As Gatacre received no reply to the above message he assumed that his dispositions were approved. In furtherance of Lord Roberts's wishes he slightly strengthened the post at Dewetsdorp next day by sending there some mounted infantry of the Northumberland Fusiliers. These changes were also telegraphed to Headquarters.
Although such detachment duty naturally fell to the Third Division as line-of-communication troops, still it would seem that the Headquarters Staff, in calling upon Gatacre to furnish these remote garrisons, had overlooked the fact that his Division had never numbered more than four infantry battalions, and had not at any time ever possessed any cavalry. By thus scattering the few men at Gatacre's disposal, the Commander-in-Chief reduced the numbers available for guarding the hundred miles of railway.
"The railway was necessarily the first care; if that was seriously broken, the army at Bloemfontein, if it did not actually starve, must be injuriously affected."[[12]]
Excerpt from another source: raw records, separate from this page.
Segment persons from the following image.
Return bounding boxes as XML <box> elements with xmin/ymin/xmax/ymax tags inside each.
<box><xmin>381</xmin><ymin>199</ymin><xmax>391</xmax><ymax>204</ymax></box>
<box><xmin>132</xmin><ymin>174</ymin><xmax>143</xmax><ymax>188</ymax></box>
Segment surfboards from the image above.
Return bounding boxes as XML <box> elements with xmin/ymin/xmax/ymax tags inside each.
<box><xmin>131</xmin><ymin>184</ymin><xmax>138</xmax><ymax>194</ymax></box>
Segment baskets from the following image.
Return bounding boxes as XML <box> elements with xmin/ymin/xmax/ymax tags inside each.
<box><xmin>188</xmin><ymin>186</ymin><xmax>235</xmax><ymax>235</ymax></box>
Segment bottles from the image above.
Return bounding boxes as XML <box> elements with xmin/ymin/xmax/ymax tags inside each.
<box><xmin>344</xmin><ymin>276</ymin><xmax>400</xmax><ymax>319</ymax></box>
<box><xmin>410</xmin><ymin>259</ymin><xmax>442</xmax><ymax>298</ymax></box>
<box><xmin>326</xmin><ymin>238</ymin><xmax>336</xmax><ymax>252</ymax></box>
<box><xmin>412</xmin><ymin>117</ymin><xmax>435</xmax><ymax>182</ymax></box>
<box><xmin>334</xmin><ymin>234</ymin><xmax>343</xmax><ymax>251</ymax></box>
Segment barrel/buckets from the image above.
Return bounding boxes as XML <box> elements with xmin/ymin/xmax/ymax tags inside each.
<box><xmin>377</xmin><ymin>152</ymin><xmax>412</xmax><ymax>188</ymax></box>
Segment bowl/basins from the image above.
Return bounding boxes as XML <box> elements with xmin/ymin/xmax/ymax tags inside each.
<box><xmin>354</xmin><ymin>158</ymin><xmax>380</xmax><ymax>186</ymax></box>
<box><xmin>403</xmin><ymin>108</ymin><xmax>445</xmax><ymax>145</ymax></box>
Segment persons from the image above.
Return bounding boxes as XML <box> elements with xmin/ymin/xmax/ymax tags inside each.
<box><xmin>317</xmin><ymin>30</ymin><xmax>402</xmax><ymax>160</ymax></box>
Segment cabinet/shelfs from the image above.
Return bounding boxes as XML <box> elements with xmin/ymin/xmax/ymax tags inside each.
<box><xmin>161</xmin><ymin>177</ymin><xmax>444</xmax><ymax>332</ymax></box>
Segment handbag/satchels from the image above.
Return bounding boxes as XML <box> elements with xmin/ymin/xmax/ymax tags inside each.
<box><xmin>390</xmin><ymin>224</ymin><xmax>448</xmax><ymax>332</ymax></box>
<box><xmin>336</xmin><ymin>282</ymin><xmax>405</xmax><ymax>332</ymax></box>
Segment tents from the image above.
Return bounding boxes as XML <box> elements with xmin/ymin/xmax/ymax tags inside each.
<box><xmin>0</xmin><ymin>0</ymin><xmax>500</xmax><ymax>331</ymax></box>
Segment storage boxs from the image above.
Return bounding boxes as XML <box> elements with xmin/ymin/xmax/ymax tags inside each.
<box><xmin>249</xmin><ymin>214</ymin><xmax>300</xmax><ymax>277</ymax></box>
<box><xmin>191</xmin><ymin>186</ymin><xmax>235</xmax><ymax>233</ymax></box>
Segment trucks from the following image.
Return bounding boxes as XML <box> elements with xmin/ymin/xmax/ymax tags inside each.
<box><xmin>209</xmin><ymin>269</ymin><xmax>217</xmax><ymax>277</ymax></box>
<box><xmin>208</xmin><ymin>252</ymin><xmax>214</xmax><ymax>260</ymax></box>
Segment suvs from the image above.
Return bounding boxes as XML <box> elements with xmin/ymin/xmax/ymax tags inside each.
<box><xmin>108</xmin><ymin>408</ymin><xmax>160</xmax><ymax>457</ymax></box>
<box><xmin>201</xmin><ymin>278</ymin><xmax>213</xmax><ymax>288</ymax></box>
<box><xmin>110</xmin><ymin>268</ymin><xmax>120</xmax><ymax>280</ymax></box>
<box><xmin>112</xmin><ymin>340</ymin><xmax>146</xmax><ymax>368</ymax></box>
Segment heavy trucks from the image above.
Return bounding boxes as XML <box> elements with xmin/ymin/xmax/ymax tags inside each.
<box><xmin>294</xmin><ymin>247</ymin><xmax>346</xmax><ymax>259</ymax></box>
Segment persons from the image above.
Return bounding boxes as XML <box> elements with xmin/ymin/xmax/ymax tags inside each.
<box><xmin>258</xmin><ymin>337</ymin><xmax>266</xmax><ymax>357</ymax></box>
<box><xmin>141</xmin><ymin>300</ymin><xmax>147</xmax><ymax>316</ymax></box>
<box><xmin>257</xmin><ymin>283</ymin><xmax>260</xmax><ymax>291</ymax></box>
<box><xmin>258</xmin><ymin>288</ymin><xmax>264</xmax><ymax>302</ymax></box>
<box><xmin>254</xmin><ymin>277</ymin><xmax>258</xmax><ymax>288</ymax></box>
[[12]] Ibid. vol. ii. p. 306
That this question of the adequate protection of the railway line became a week later a great anxiety to Lord Roberts we know from his urgent telegram of April 5, in which he tells Gatacre to satisfy himself that the guards are properly placed, sufficiently entrenched, and on the alert.
Great distances
There were at Headquarters in March 1900 three brigades of Cavalry, and three divisions of Infantry, with their complement of Horse and Field Artillery, which with other units made up a fighting force of 34,000 men. As has been said, Dewetsdorp and Wepener were both nearer to Bloemfontein than to Springfontein, the headquarters of the Third Division. From this place Gatacre had to arrange for the supplies for posts which were eighty and ninety miles away, and that this could not be done without difficulty we see in his letter to me, dated March 31, 1900:
"After reaching this we have been occupied in covering the whole country from Wepener to Philipolis, and all the country between them and the Orange River, with patrols and small parties, and it is such a business getting supplies to all these scattered detachments. We find we can make them somewhat self-supporting by making the farmers supply sheep, and they can get the farmers' wives to bake bread on payment. The roads generally speaking are good, not metalled, of course, but hard clay, which in dry weather are perfect to move upon; in wet weather they become slippery."